# WRITTEN TASK
Return the line containing "Of the options given as" and all lines after it exactly; stop at the end of the material.

# TASK INPUT
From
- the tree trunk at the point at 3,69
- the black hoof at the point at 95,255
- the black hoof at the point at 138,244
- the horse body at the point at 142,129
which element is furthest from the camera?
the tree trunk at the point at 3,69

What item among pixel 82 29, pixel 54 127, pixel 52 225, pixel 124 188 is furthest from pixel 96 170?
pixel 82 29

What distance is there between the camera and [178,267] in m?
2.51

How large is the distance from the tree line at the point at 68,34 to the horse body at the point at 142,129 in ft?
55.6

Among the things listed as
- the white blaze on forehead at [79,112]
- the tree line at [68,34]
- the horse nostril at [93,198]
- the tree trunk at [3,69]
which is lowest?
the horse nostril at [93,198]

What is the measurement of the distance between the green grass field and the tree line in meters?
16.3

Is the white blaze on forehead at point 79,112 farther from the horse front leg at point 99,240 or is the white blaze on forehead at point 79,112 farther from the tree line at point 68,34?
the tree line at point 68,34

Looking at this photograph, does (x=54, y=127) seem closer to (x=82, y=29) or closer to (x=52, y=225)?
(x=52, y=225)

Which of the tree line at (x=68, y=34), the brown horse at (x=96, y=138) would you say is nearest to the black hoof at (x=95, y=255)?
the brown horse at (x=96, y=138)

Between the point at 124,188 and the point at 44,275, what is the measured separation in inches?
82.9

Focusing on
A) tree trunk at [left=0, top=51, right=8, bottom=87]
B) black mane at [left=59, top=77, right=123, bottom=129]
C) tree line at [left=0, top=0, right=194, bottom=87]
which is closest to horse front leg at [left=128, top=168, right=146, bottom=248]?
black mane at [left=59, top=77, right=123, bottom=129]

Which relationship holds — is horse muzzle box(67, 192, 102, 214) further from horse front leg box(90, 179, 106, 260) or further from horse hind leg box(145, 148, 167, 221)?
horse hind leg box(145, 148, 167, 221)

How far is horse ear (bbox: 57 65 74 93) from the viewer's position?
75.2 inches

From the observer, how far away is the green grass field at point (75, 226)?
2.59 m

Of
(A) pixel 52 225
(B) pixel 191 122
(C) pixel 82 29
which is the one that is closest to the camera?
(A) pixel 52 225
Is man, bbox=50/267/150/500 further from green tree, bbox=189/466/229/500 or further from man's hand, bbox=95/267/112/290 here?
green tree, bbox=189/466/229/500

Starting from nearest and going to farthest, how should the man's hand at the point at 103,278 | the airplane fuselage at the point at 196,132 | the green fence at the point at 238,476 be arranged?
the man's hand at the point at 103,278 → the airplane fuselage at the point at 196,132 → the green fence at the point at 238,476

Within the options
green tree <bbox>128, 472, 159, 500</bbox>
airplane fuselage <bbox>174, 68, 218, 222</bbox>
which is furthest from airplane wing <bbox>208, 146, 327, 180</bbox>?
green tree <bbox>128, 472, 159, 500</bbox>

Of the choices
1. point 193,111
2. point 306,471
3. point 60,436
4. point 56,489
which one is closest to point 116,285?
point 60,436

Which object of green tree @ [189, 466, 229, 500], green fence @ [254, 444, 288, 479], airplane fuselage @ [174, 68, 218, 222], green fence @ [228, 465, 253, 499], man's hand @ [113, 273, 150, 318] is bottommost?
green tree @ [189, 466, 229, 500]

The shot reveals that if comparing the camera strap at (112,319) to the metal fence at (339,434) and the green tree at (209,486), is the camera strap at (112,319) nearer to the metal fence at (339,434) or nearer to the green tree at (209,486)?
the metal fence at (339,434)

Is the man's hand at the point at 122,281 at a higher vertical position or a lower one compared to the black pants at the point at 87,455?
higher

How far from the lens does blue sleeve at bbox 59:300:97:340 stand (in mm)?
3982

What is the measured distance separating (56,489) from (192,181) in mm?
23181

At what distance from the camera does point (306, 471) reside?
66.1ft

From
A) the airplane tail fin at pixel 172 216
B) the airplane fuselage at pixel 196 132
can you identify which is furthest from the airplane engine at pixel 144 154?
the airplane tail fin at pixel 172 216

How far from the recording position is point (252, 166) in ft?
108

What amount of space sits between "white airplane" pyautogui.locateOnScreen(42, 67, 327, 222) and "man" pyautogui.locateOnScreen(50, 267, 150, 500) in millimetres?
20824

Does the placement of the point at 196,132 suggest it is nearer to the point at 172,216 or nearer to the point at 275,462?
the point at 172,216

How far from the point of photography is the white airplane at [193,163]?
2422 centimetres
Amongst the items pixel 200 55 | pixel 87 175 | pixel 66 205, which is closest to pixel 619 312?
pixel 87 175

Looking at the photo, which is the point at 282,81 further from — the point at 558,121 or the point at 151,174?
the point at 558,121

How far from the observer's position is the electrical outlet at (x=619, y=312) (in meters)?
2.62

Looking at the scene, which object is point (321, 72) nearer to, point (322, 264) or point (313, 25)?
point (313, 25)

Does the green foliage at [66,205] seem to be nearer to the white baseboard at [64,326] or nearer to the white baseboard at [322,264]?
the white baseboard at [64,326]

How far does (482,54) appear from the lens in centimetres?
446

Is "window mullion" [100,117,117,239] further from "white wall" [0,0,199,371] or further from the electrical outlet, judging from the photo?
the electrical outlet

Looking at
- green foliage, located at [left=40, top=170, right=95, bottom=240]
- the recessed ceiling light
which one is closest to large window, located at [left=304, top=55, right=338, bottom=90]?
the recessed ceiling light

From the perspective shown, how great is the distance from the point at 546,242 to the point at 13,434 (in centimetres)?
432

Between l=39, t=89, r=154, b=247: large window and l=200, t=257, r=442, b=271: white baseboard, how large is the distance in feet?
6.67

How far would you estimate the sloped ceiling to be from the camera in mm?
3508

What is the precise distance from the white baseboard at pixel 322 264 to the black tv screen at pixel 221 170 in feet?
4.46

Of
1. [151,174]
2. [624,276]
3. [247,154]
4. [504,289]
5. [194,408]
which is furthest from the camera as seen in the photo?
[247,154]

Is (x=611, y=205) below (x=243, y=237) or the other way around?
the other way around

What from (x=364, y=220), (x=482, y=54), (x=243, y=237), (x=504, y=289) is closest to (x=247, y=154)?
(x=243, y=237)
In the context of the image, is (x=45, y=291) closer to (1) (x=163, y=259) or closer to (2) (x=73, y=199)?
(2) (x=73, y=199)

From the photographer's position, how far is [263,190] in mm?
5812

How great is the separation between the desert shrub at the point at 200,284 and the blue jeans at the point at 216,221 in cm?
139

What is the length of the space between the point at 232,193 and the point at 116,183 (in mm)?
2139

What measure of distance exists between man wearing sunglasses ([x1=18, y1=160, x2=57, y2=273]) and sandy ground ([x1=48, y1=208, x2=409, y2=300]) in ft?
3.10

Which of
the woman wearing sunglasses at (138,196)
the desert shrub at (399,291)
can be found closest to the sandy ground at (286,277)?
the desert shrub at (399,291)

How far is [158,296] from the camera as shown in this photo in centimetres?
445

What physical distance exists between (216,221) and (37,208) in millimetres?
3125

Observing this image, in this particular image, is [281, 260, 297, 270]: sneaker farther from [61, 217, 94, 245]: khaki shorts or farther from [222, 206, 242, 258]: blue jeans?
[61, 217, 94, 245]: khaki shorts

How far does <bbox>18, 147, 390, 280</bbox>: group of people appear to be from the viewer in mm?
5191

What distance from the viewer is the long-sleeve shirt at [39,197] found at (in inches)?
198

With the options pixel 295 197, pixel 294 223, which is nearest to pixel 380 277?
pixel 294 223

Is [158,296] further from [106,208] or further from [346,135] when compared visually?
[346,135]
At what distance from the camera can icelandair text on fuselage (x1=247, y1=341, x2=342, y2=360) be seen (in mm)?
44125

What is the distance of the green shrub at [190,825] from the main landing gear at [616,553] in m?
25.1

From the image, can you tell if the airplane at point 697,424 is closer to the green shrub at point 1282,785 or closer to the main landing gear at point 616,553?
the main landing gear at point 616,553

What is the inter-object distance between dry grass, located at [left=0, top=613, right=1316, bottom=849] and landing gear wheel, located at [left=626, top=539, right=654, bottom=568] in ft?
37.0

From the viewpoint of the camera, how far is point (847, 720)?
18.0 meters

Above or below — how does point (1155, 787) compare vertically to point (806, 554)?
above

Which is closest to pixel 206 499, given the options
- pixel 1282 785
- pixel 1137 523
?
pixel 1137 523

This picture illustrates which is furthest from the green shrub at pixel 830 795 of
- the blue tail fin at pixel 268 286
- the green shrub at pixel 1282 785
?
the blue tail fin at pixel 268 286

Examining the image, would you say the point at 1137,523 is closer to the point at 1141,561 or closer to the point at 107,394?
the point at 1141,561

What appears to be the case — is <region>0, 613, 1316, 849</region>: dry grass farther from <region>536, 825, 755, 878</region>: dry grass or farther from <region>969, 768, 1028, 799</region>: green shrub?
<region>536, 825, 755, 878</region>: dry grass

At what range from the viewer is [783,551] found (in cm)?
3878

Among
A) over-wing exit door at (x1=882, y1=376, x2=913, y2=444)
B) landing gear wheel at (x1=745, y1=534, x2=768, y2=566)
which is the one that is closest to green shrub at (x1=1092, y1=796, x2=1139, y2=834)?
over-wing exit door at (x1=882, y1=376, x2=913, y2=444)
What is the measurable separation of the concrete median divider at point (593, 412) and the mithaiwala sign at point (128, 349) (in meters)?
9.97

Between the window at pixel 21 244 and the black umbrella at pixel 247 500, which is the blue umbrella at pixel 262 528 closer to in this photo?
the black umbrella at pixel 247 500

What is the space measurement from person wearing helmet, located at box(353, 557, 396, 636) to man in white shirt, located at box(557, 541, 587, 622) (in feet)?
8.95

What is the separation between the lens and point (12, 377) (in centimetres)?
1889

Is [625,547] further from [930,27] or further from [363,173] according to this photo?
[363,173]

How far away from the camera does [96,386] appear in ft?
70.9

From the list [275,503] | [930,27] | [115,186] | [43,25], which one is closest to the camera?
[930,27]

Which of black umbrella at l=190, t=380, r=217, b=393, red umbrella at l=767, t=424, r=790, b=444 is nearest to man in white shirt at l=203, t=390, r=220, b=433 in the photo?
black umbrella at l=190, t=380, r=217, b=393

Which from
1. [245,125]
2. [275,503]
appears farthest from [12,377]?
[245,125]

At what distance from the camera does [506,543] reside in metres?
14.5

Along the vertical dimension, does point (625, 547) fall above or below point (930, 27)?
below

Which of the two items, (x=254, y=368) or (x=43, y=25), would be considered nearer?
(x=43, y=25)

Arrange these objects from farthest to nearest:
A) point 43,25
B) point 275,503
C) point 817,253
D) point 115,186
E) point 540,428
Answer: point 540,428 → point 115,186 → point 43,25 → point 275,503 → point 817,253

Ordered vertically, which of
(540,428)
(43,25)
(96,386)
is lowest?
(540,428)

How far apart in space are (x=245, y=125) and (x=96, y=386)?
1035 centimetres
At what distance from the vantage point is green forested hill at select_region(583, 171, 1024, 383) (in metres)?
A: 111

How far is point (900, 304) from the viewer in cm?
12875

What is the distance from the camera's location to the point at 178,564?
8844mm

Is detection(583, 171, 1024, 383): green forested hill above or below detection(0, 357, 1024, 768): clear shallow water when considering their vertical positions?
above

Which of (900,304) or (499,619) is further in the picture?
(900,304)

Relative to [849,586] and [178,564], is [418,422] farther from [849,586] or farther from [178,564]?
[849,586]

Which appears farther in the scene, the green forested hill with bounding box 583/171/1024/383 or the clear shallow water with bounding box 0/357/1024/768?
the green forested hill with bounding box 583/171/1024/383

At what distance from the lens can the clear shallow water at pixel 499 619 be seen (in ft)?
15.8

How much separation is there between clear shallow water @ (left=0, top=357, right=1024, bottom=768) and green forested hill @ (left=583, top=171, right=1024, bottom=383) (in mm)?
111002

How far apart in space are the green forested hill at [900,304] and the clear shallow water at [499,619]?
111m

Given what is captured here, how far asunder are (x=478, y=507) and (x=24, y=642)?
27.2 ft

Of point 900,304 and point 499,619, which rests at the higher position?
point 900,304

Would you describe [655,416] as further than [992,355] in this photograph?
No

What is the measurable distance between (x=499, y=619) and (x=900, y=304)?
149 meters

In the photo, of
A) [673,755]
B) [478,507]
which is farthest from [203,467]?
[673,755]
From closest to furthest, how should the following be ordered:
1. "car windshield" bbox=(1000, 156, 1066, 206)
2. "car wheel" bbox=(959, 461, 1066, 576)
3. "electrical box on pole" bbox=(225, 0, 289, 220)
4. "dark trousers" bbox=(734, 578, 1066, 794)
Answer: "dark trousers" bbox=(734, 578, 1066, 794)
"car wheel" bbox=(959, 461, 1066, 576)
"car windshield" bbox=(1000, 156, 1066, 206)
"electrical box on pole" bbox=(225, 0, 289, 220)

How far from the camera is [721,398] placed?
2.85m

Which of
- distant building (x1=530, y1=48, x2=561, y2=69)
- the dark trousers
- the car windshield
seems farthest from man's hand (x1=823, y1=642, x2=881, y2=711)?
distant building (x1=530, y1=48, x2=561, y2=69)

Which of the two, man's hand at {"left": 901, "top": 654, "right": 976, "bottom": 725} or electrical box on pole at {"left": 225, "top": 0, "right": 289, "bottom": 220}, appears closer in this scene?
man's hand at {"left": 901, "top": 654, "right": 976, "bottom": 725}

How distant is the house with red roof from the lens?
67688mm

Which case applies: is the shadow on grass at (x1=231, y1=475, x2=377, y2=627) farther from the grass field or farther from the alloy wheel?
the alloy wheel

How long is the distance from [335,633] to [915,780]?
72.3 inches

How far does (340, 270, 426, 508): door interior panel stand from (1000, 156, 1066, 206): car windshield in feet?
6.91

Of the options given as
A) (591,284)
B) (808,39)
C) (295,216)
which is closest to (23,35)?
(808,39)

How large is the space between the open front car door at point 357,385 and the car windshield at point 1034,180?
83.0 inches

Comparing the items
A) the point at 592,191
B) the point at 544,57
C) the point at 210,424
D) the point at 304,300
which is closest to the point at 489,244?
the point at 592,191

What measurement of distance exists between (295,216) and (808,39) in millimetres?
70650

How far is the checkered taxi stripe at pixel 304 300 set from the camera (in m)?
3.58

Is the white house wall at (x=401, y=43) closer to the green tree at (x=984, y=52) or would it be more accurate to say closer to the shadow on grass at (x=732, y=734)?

# CORRECT RESULT
Of the options given as
A) (591,284)
B) (808,39)
C) (295,216)
which is closest to (23,35)?
(808,39)

How large is the space between the open front car door at point 357,385 and the car windshield at point 1034,180?
83.0 inches

Comparing the items
A) the point at 592,191
B) the point at 544,57
C) the point at 210,424
D) the point at 304,300
which is closest to the point at 489,244?
the point at 592,191

What measurement of distance exists between (295,216) and (808,39) in millimetres?
70650

How far is the checkered taxi stripe at pixel 304 300 set from the camera (in m)?
3.58

Is the white house wall at (x=401, y=43) closer to the green tree at (x=984, y=52) or would it be more accurate to say closer to the shadow on grass at (x=732, y=734)?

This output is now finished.